L'enjeu devient alors éminemment politique. Le tragédie antique tourne presque au dilemme cornélien : faut-il héroïquement dévoiler un tel scandale (au risque d'y perdre la vie) ou faut-il négocier avec réalisme et en position de force un statu quo (qui garantisse la vie sauve) ? Mulder, Scully et Skinner doivent trancher la question.
La scène de la cafétéria où les deux agents retrouvent le directeur adjoint est à cet égard une pure merveille d'écriture par sa concision et son économie de moyens. Les trois personnages y campent trois positions divergentes : Mulder est prêt à mourir, Scully est définitivement du côté de la vie, et Skinner accepte de mourir sous condition :

SKINNER : Is that answer worth your lives?
MULDER : It's obviously worth killing us for.
SKINNER : In your wildest dreams, what do you possibly hope to find, Agent Mulder?
MULDER : Why they killed my father... and what happened to my sister... and what they did to Agent Scully.
SCULLY : I think we should let him make the deal, Mulder.(...)
MULDER : What makes you think they'll even honor this deal?
SKINNER : Because, if they don't... I'll go state's evidence and testify... or they'll have to kill me too.
Cette réponse vaut-elle que vous sacrifiiez vos vies ?
Il est évident qu'elle vaut assez pour qu'on nous tue.
Dans vos rêves les plus fous, qu'espérez-vous trouver, Agent Mulder ?
Pourquoi ils ont tué mon père... et ce qui est arrivé à ma sœur... et ce qu'ils ont fait à l'Agent Scully.

■ ■ ■

- Consigne: Reprenez le texte extrait ci-dessus, consacré au dilemme de Mulder, Scully et Skinner, et poursuivez-le à partir de sa dernière phrase.

■ ■ ■

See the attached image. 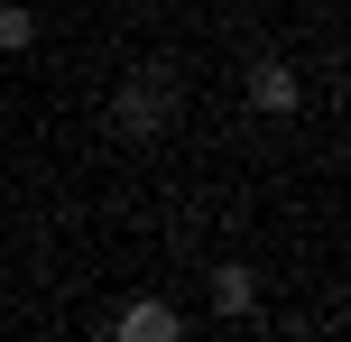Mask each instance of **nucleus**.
Listing matches in <instances>:
<instances>
[{"label": "nucleus", "mask_w": 351, "mask_h": 342, "mask_svg": "<svg viewBox=\"0 0 351 342\" xmlns=\"http://www.w3.org/2000/svg\"><path fill=\"white\" fill-rule=\"evenodd\" d=\"M111 333H121V342H176L185 324H176L167 296H139V306H121V324H111Z\"/></svg>", "instance_id": "obj_1"}, {"label": "nucleus", "mask_w": 351, "mask_h": 342, "mask_svg": "<svg viewBox=\"0 0 351 342\" xmlns=\"http://www.w3.org/2000/svg\"><path fill=\"white\" fill-rule=\"evenodd\" d=\"M296 65H278V56H259V65H250V102H259V111H296Z\"/></svg>", "instance_id": "obj_2"}, {"label": "nucleus", "mask_w": 351, "mask_h": 342, "mask_svg": "<svg viewBox=\"0 0 351 342\" xmlns=\"http://www.w3.org/2000/svg\"><path fill=\"white\" fill-rule=\"evenodd\" d=\"M250 306H259L250 269H213V315H222V324H250Z\"/></svg>", "instance_id": "obj_3"}, {"label": "nucleus", "mask_w": 351, "mask_h": 342, "mask_svg": "<svg viewBox=\"0 0 351 342\" xmlns=\"http://www.w3.org/2000/svg\"><path fill=\"white\" fill-rule=\"evenodd\" d=\"M121 121H130V130H158V121H167V93H158V84H130V93H121Z\"/></svg>", "instance_id": "obj_4"}, {"label": "nucleus", "mask_w": 351, "mask_h": 342, "mask_svg": "<svg viewBox=\"0 0 351 342\" xmlns=\"http://www.w3.org/2000/svg\"><path fill=\"white\" fill-rule=\"evenodd\" d=\"M19 47H37V19L19 0H0V56H19Z\"/></svg>", "instance_id": "obj_5"}]
</instances>
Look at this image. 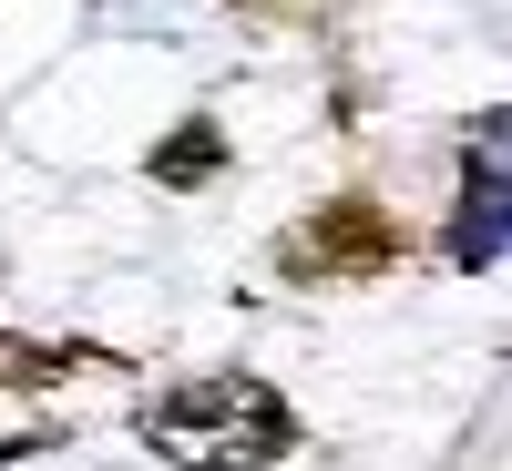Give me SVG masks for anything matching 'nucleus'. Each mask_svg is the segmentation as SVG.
<instances>
[{"label": "nucleus", "instance_id": "nucleus-1", "mask_svg": "<svg viewBox=\"0 0 512 471\" xmlns=\"http://www.w3.org/2000/svg\"><path fill=\"white\" fill-rule=\"evenodd\" d=\"M134 441L175 471H277L297 451V410L256 369H205V379H175V390H154L134 410Z\"/></svg>", "mask_w": 512, "mask_h": 471}, {"label": "nucleus", "instance_id": "nucleus-2", "mask_svg": "<svg viewBox=\"0 0 512 471\" xmlns=\"http://www.w3.org/2000/svg\"><path fill=\"white\" fill-rule=\"evenodd\" d=\"M390 267H400V216L369 205V195H328L277 236L287 287H359V277H390Z\"/></svg>", "mask_w": 512, "mask_h": 471}, {"label": "nucleus", "instance_id": "nucleus-3", "mask_svg": "<svg viewBox=\"0 0 512 471\" xmlns=\"http://www.w3.org/2000/svg\"><path fill=\"white\" fill-rule=\"evenodd\" d=\"M144 175H154L164 195H195V185H216V175H226V134H216L205 113H185L175 134H164V144L144 154Z\"/></svg>", "mask_w": 512, "mask_h": 471}, {"label": "nucleus", "instance_id": "nucleus-4", "mask_svg": "<svg viewBox=\"0 0 512 471\" xmlns=\"http://www.w3.org/2000/svg\"><path fill=\"white\" fill-rule=\"evenodd\" d=\"M72 359L62 349H21V338H0V390H52Z\"/></svg>", "mask_w": 512, "mask_h": 471}, {"label": "nucleus", "instance_id": "nucleus-5", "mask_svg": "<svg viewBox=\"0 0 512 471\" xmlns=\"http://www.w3.org/2000/svg\"><path fill=\"white\" fill-rule=\"evenodd\" d=\"M246 11H256V0H246Z\"/></svg>", "mask_w": 512, "mask_h": 471}]
</instances>
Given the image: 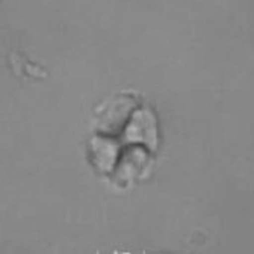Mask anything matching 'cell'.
Segmentation results:
<instances>
[{
    "label": "cell",
    "mask_w": 254,
    "mask_h": 254,
    "mask_svg": "<svg viewBox=\"0 0 254 254\" xmlns=\"http://www.w3.org/2000/svg\"><path fill=\"white\" fill-rule=\"evenodd\" d=\"M136 106V97L133 94L121 92L105 102L95 112V129L102 135L118 133L126 123L129 121L133 108Z\"/></svg>",
    "instance_id": "cell-1"
},
{
    "label": "cell",
    "mask_w": 254,
    "mask_h": 254,
    "mask_svg": "<svg viewBox=\"0 0 254 254\" xmlns=\"http://www.w3.org/2000/svg\"><path fill=\"white\" fill-rule=\"evenodd\" d=\"M124 142L130 145H145L154 151L157 148V120L153 111L142 108L135 111L124 126Z\"/></svg>",
    "instance_id": "cell-2"
},
{
    "label": "cell",
    "mask_w": 254,
    "mask_h": 254,
    "mask_svg": "<svg viewBox=\"0 0 254 254\" xmlns=\"http://www.w3.org/2000/svg\"><path fill=\"white\" fill-rule=\"evenodd\" d=\"M151 168V156L139 145H132L124 150L114 170L117 183L124 186L136 179L147 177Z\"/></svg>",
    "instance_id": "cell-3"
},
{
    "label": "cell",
    "mask_w": 254,
    "mask_h": 254,
    "mask_svg": "<svg viewBox=\"0 0 254 254\" xmlns=\"http://www.w3.org/2000/svg\"><path fill=\"white\" fill-rule=\"evenodd\" d=\"M89 154H91V164L94 168L102 174L114 173L118 157H120V144L106 135L94 136L89 141Z\"/></svg>",
    "instance_id": "cell-4"
}]
</instances>
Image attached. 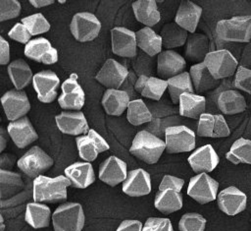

■ ■ ■

- Réponse ci-dessous:
Je pense que nous devrions le laisser négocier, Mulder. (...)
Qu'est-ce qui vous fait croire qu'ils honoreront même ce contrat ?
Parce que s'ils ne le font pas... Je me constituerai témoin à charge et je déposerai officiellement... ou ils devront me tuer moi aussi.

Commence alors une terrible partie de poker, ou plutôt une spirale de violence et de mort : Skinner se fait voler la disquette MJ (ou un leurre ? puisqu'il piège l'Homme à la Cigarette un peu plus tard) et "démolir" par Krycek et son acolyte (l'assassin de Mélissa Scully) ; Krycek échappe de justesse à un attentat à la voiture piégée ; Viktor Klemper se fait assassiner ; Krycek menace de mort l'Homme à la Cigarette...

Et Mulder ré-endosse son rôle tragique de "pseudo-Oedipe" lorsqu'il découvre que son père et sa mère ont probablement négocié (!) l'enlèvement de sa sœur Samantha ! Son ignorance lui a permis de découvrir une part importante de la vérité qu'il cherche si ardemment mais à quel prix !

L'épisode s'achève donc - fort logiquement pour une tragédie - sur un constat amer. L'homme est prisonnier de son destin (fatum) :

SCULLY : You were right. There is no justice.
MULDER : I don't think this is about justice, Scully.
SCULLY : Then what is it about ?
MULDER : I think it's about something we have no personal choice in. I think it's about fate.
Tu avais raison. Il n'y a pas de justice.
Je ne pense pas qu'il s'agisse de justice, Scully.
Alors de quoi s'agit-il ?
Je crois que c'est une chose dans laquelle nous n'avons pas de choix personnel. Je crois qu'il s'agit de destin.

La trilogie Anasazi marque bel et bien un tournant dans la série. Mulder n'est plus un héros conventionnel qui fait triompher le bien contre un ennemi identifié, il lutte désormais de façon dérisoire (tragique) contre un destin par essence anonyme et inéluctable. Dans X-Files, ce destin prend la figure tentaculaire d'un pouvoir occulte tapi dans l'ombre de gouvernements démocratiquement élus...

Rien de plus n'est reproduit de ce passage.